The Baltimore Children & Youth Fund has committed $5.5 million on initiatives that will connect young people with work and learning opportunities, the organization announced on Thursday.
As part of a new $5.5 million commitment, the organization will support four initiatives.
The Baltimore Children & Youth Fund will provide $1 million to Baltimore City Intergenerational Initiatives for Trauma and Youth, a coalition of grassroots organizations addressing youth violence and trauma in central west Baltimore.
The fund will also provide $1.5 million to Fusion Partnerships, the fiscal sponsor of 120 Baltimore City programs, over a three-year period.
“BCYF recognizes the urgent need for stronger fiscal sponsorship institutions in Baltimore to better allow public funds to be invested in community-based organizations and to meet rising demand from programs seeking fiscal sponsorship,” fund officials said in a statement.
Said Dion Cartwright, board chair of the Baltimore Children & Youth Fund: “[O]ur investment in Fusion will pay long-term dividends by strengthening the city’s ability to support small and promising nonprofits.”
Third, YouthWorks, which helps youth improve their career readiness, will receive a $1 million investment from the fund.
YouthWorks connects people ages 14-21 with summer jobs at private, nonprofit and city and state government employers in Baltimore, where they can gain workforce readiness and career-specific skills.
Partnering with and investing in the Mayor’s Office of Employment Development, the fund will build YouthWorks capacity to serve more young people.
“This partnership will be focused on ensuring that more young people not only have access to summer and year-round jobs, but that they also have a quality and supportive experience while participating in the program,” fund officials said.
The partnership will also work with Baltimore-area partners to increase their capacity to host young people from YouthWorks and “create mutually beneficial experiences that center young people’s needs, dreams and interests,” fund officials said.
The fourth initiative will be a $2 million investment in the Baltimore Summer Funding Collaborative, which is a partnership between public, private and nonprofit organizations to support “high-quality” summer programs for Baltimore children and youth from low-income backgrounds.
The funding announced this week from the Baltimore Children & Youth Fund will support the Baltimore Summer Funding Collaborative’s grants for Summer 2022. Organizations will be able apply for that round of grants starting in October 2021.
The Baltimore Children & Youth Fund was created amid the uprising following the death of Freddie Gray in 2015, and is designed to collect tax dollars and distribute them to community-selected youth programs.
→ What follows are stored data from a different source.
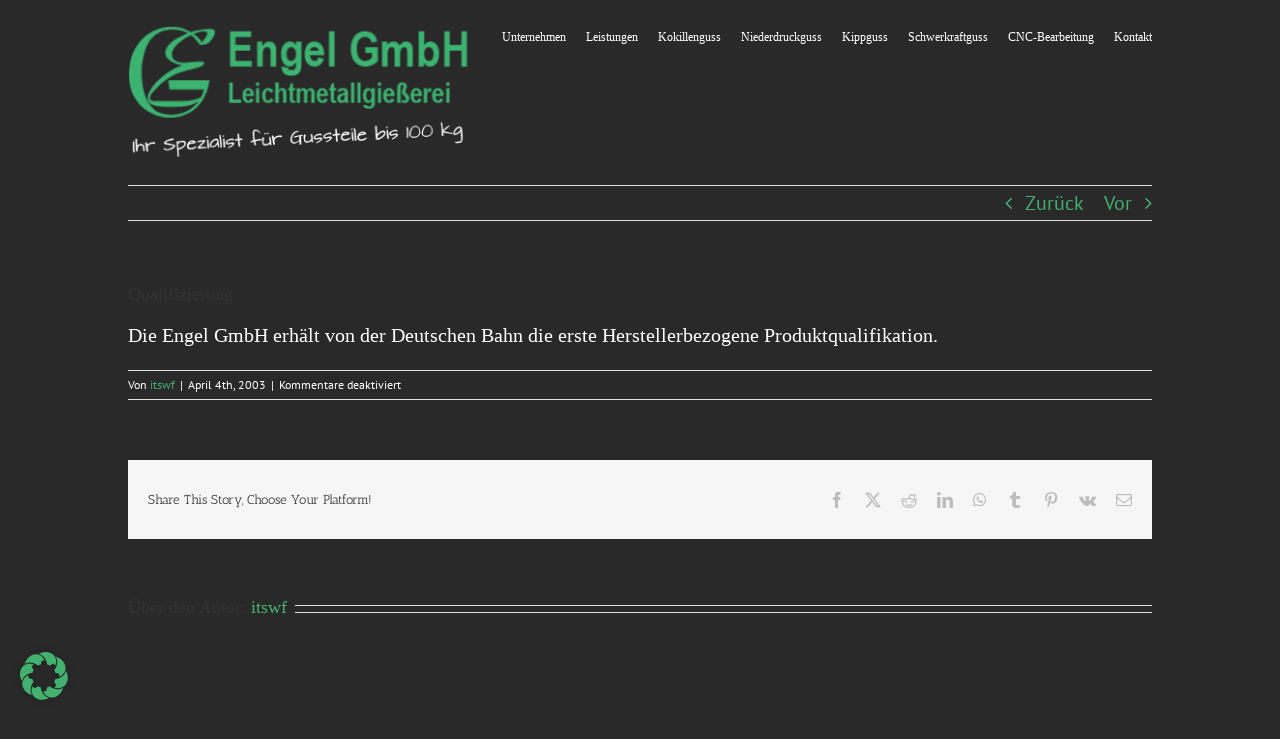

--- FILE ---
content_type: text/css
request_url: https://www.engel-guss.de/wp-content/plugins/morph-gallery/templates/carousel/css/morph-carousel.css?ver=6.9
body_size: 468
content:
.morph-carousel-strip:after {
    content: "";
    display: block;
    height: 0;
    clear: both;
    visibility: hidden;
}
.morph-carousel {
    box-sizing: border-box;
    padding-left: 25px; /* Must match prev button width*/
    padding-right: 25px; /* Must match next button width*/
    background: #000000;
    text-align: center;
    position: relative;
}
.morph-carousel > .morph-carousel-item{
    display: none;
}
.morph-carousel-viewport{
    /*height: x; !* calculate *!*/
    position: relative;
    overflow: hidden;
}
.morph-carousel-inner {
    /*max-width: x;!* calculate *!*/
    margin: 0 auto;
    position: relative;
}
.morph-carousel-strip {
    position: absolute;
    left: 0;
    top: 0;
    white-space: nowrap;
}
.morph-carousel-item {
    display: inline-block;
    padding: 6px 3px;
}
.morph-carousel-item a{
    display: block;
}
.morph-carousel-item img {
    display: block;
    margin: 0;
    padding: 0;
    max-width: none;
}
.morph-carousel-prev,
.morph-carousel-next {
    position: absolute;
    top: 0;
    bottom: 0;
    background: #000000;
    width: 25px;
    color: #ffffff;
    cursor: pointer;
    opacity: 0.9;
    border: 0;
    padding: 0;
}
.morph-carousel-prev {
    left: -25px; /* Must match prev button width*/
}
.morph-carousel-prev:after {
    content: "";
    position: absolute;
    /* Right arrow */
    border-color: transparent white ;
    border-style: solid;
    border-width: 5px 5px 5px 0;
    height: 0;
    width: 0;
    left: 50%;
    top: 50%;
    margin: -5px 0 0 -2px;
}
.morph-carousel-next {
    right: -25px; /* Must match next button width*/
}
.morph-carousel-next:after {
     content: "";
     position: absolute;
     /* Right arrow */
     border-color: transparent white ;
     border-style: solid;
     border-width: 5px 0 5px 5px;
     height: 0;
     width: 0;
     left: 50%;
     top: 50%;
     margin: -5px 0 0 -2px;
 }
.morph-carousel-prev:disabled,
.morph-carousel-next:disabled {
    cursor: default;
}
.morph-carousel-prev:disabled:after,
.morph-carousel-next:disabled:after {
    border-color: transparent #444;
}


--- FILE ---
content_type: text/css
request_url: https://www.engel-guss.de/wp-content/plugins/morph-gallery/templates/grid/css/style.css?ver=6.9
body_size: 110
content:
.morph-gallery-grid:after {
    content: "";
    display: block;
    height: 0;
    clear: both;
    visibility: hidden;
}
.morph-gallery-grid {
    margin-left:-10px;
}
.morph-gallery-grid li {
    list-style: none inside;
    margin: 0;
    padding: 0;
}
.morph-gallery-grid li {
    overflow: hidden;
    width: 250px;
    height: 250px;
    margin-bottom: 20px;
    margin-left: 20px;
    background: #F1F1F1;
    float: left;
    position: relative;
    box-shadow: 0px 0px 2px rgba(0,0,0,0.2), 0px 2px 2px rgba(0,0,0,0.2);
}
.morph-gallery-grid img {
    max-width: 100%;
    max-height: 100%;
    position: absolute;
    left: 50%;
    top: 50%;
    transform: translate(-50%,-50%);
}

--- FILE ---
content_type: text/javascript
request_url: https://www.engel-guss.de/wp-content/plugins/morph-gallery/templates/carousel/js/script.js?ver=1.0.0
body_size: 961
content:
!function(s){function e(i,e){var t=i.find("."+e.cssClass.inner),a=i.find("."+e.cssClass.viewPort),n=i.find("."+e.cssClass.strip),r=i.find("."+e.cssClass.item),c=i.find("."+e.cssClass.prev),l=i.find("."+e.cssClass.next),d=0,p=o(r);t.css("maxWidth",p+"px"),r.each(function(i,e){var a=s(e).find("img");a.one("load",function(){var i=s(this).outerWidth();p+=i,d++,d>=r.length&&t.css("maxWidth",p+"px")}).each(function(){this.complete&&s(this).load()})}),a.height(r.eq(0).outerHeight()),n.css("transition","all "+e.scrollSpeed+"ms ease"),c.prop("disabled",!1),l.prop("disabled",!1),r.eq(0).find("img").one("load",function(){var s=r.eq(0).outerHeight();a.height(s),n.height(s)}).each(function(){this.complete&&s(this).load()})}function t(i,e){i.on("click","."+e.cssClass.next,function(i){e.nextHook(e,s(this).parents("."+e.cssClass.carousel),i)}).on("click","."+e.cssClass.prev,function(i){e.prevHook(e,s(this).parents("."+e.cssClass.carousel),i)})}function a(s,e){var t=e.find("."+s.cssClass.strip),a=e.find("."+s.cssClass.prev),n=e.find("."+s.cssClass.next),c=e.find("."+s.cssClass.viewPort),l=e.find("."+s.cssClass.item),d=r(l),p=c.width(),f=o(l),h=-Math.floor(f-p),u=h,v=parseInt(t.position().left);for(i=0;i<d.length;++i)if(d[i]>p+(0-v)&&i>0){u=-d[i-1];break}s.wrap?(h>u&&(u=h),e.data("lastReached")&&(u=0,e.data("lastReached",!1),e.data("firstReached",!0)),a.prop("disabled",!1),n.prop("disabled",!1),u==h&&e.data("lastReached",!0),t.css("left",u+"px")):(h>u&&(u=h),a.prop("disabled",!1),n.prop("disabled",!1),u==h&&n.prop("disabled",!0),t.css("left",u+"px"))}function n(s,e){var t=e.find("."+s.cssClass.strip),a=e.find("."+s.cssClass.prev),n=e.find("."+s.cssClass.next),c=e.find("."+s.cssClass.viewPort),l=e.find("."+s.cssClass.item),d=r(l),p=c.width(),f=o(l),h=-Math.floor(f-p),u=0,v=parseInt(t.position().left);for(i=d.length;i>0;--i)if(d[i]<Math.abs(v)-p&&i<d.length){u=-d[i+1];break}s.wrap?(u>0&&(u=0),e.data("firstReached")&&(u=h,e.data("firstReached",!1),e.data("lastReached",!0)),a.prop("disabled",!1),n.prop("disabled",!1),0==u&&e.data("firstReached",!0),t.css("left",u+"px")):(u>0&&(u=0),a.prop("disabled",!1),n.prop("disabled",!1),0==u&&a.prop("disabled",!0),t.css("left",u+"px"))}function o(i){var e=0;return i.each(function(i,t){e+=s(t).outerWidth()}),e}function r(i){var e=[];return i.each(function(i,t){e[i]=s(t).position().left}),e}var c={init:function(i){var o={scrollSpeed:200,wrap:!1,cssClass:{carousel:"morph-carousel",inner:"morph-carousel-inner",viewPort:"morph-carousel-viewport",strip:"morph-carousel-strip",item:"morph-carousel-item",prev:"morph-carousel-prev",next:"morph-carousel-next"},initHook:function(s,i){e(s,i)},prevHook:function(s,i,e){n(s,i,e)},nextHook:function(s,i,e){a(s,i,e)}};return i=s.extend(!0,{},o,i),this.each(function(){var e=s(this),a=e.find("."+i.cssClass.item);"div"!=e.prop("nodeName").toLowerCase()?s.error("Not a DIV element"):(e.append('<div class="'+i.cssClass.inner+'"><div class="'+i.cssClass.viewPort+'"><div class="'+i.cssClass.strip+'"></div></div><button class="'+i.cssClass.prev+'"></button><button class="'+i.cssClass.next+'"></button></div>'),a.appendTo(e.find("."+i.cssClass.strip)),i.initHook(e,i),t(e,i),e.find("."+i.cssClass.prev).prop("disabled",!0))})}};s.fn.morphCarousel=function(s){return c[s]?c[s].apply(this,Array.prototype.slice.call(arguments,1)):"object"!=typeof s&&s?!1:c.init.apply(this,arguments)}}(jQuery);
jQuery( document ).ready(function($) {
    $('.morph-carousel').each(function(){
        $(this).morphCarousel({
            scrollSpeed: $(this).data('scroll-speed'),
            wrap: $(this).data('wrap')
        });
    })
});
Then-City Council President Bernard C. “Jack” Young helped spearhead the fund’s creation, and voters approved it in 2016.
“BCYF is excited to make these investments in strong organizations like B-CIITY, YouthWorks, Summer Funding Collaborative and Fusion Partnerships,” Cartwright said in a statement. “We continue to focus on building the infrastructure to sustain the Youth Fund over the long term. This interim strategy ensures that we are supporting programs that provide our young people with opportunities to grow and thrive.”
The Baltimore Children & Youth Fund will not solicit new grant applications until the second quarter of 2022. Instead, the fund will focus on supporting youth-serving community organizations with grantmaking and technical assistance.
Young told Baltimore Fishbowl last year that he had wanted to establish the fund to support organizations that had historically been underfunded.
“I pulled my team together and said, ‘Look, I want to make more opportunities for our young people and more opportunities for grassroots organizations that are on the ground really doing all of the critical work to engage our young people, who normally can’t get funding from the largest philanthropic organizations,’” Young said.
The fund has provided $18.8 in grants to 79 organizations to date, with two-thirds of those grantees being organizations led by people of color.